* begin Data section *
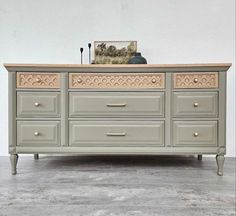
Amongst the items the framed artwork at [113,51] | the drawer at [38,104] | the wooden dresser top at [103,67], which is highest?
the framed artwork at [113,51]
* end Data section *
* begin Data section *
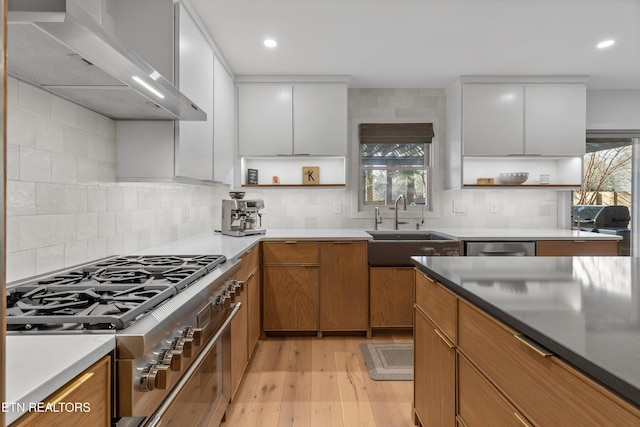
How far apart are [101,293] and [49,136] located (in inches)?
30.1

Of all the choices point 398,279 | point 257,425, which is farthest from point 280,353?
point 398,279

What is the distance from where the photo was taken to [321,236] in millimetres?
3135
* end Data section *
Exercise instructions:
State how many lines in the records above contain the word "artwork". Give only the number.

Exercise solution:
2